Jeremy whistled. “You taking that on tour?”

“Shut up.”

“No, no,” he laughed. “I just mean, it’s not like you to be so angry.”

I groaned, head falling into my hands. I stayed there a second, breathing deeply, and letting my eyes adjust to the tight darkness of eyelids squeezed shut. Breathing out deeply, I dropped my hands and stood up straighter. I glanced around carefully to make sure we were alone.

“I—might be stressed.”

“Might?”

“Definitely,” I corrected. “Things are—tight right now, budget-wise. My loans are due soon and, you know, with how busy I’ve been with the new location, I haven’t been here as much, but I haven’t really been marketing or doing anything to drive anyone to the new location yet, just—stretched a little thin. And getting corporate asshole letters reminding me of my ‘financial strain’ isn’t really helping anything.”

The loans weren’t supposed to be coming in this fast—or, well, they were but things weren’t supposed to be so complicated when they did come.

When I first opened, TeaMuse wasn’t this hard. Three years ago, I had just graduated college and everything had felt so—limitless.

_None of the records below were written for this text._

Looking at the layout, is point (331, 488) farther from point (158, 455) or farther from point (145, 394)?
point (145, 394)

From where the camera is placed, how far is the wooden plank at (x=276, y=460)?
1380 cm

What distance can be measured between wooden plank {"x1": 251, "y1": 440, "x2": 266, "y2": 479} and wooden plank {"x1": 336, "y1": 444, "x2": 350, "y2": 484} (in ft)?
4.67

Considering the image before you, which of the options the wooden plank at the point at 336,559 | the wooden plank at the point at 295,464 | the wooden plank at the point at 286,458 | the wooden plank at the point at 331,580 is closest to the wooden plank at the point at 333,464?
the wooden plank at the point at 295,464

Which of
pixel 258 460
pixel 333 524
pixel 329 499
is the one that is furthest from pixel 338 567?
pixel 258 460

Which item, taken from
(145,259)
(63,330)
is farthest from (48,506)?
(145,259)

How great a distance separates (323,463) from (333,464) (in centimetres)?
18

Back then, I hadn’t been alone, though. Granddad and I had built this place from the ground up—or, well, the trailer up. It wasn’t just our passion and time and energy, but blood, sweat, and tears that built this building and business.

I’d never loved anything more than I loved TeaMuse.

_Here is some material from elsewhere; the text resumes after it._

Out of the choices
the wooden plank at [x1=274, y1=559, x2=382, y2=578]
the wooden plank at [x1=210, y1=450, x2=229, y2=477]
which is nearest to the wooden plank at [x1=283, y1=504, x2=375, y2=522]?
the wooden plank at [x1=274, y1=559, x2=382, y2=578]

Granddad had stayed well enough to see the opening of the first shop, but not much longer.

When Granddad died, it had only seemed natural to use the inheritance to open a second location. Business had been good, booming even, and it was too much for the small tiny-built location to handle. Then the perfect sliver of a vacant lot opened in my exact target area and, though it scraped the roof, stayed right in my budget. It was—fate.

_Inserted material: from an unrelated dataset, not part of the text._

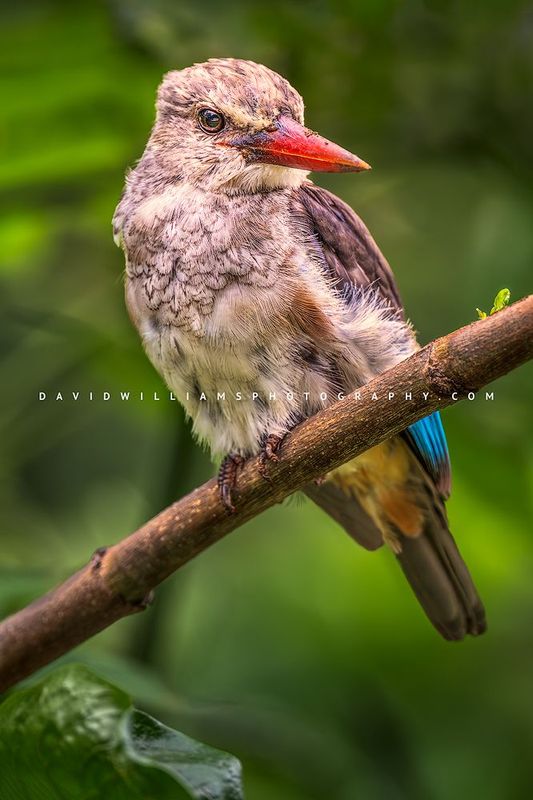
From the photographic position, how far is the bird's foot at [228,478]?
2398 millimetres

I didn’t know how in the hell the land had been available, vacant in a city this commercialized. It was nearly impossible to find a vacant lot. Maybe a fire had taken out the previous building, or it had been a part of the big building next door. I didn’t know. It didn’t matter. What mattered was that the land had been vacant and available and now I was being backed into a corner to sell my fated lot.

“I thought the probate was coming in soon,” Jeremy interrupted my spiral.

I sighed. “It was, but Ned is challenging it and now things are all held up.”

As angry as the letters made me, it had nothing on my asshole cousin.

It wasn’t my fault he ignored Granddad for the majority of his life. I wasn’t going to feel badly that he was getting a smaller inheritance.

“Ned’s a dick,” Jeremy grumbled.

For the sake of family, I didn’t outright agree. “Things are just—tied up now.”

“And that’s bad.”

“Very. It’s—I was sort of counting on that.”

“Could you lose the new location?”

“Shit, I could lose both.” I groaned. “If things don’t shape up soon, I could lose it all. I—I’m mad at myself. I’m thinking about taking this dumb, rude offer because then, at least, I could save this place.” I pressed my hands down on the counter. It was a slate gray piece of wood that Granddad and I had sanded, stained, and painted ourselves. I’d held it steady while he screwed in the support beams.

I couldn’t lose this place—couldn’t throw away his dream, and mine, because I got over my head with ambition and bad planning.

Jeremy hummed out a low, considering hum before falling quiet. I sighed, pinching again at the bridge of my nose to try and gain a handle on the headache still vibrating beneath my skull.

I grabbed a rag and cleaned off the counter, rewashing the machines and other countertops. I had washed it all down when the last customer left, but still, it was nice to have something to do with my hands, something to occupy my mind for a few minutes, even if it was just the slow, methodical wiping of a counter.

The playlist that had been quietly humming in the background switched off. I slipped past the opened gate behind the counter and went to the sound system, fiddling with my phone until I found a new one that was within TeaMuse’s brand, but a little quieter to accommodate the pounding of my head and veins.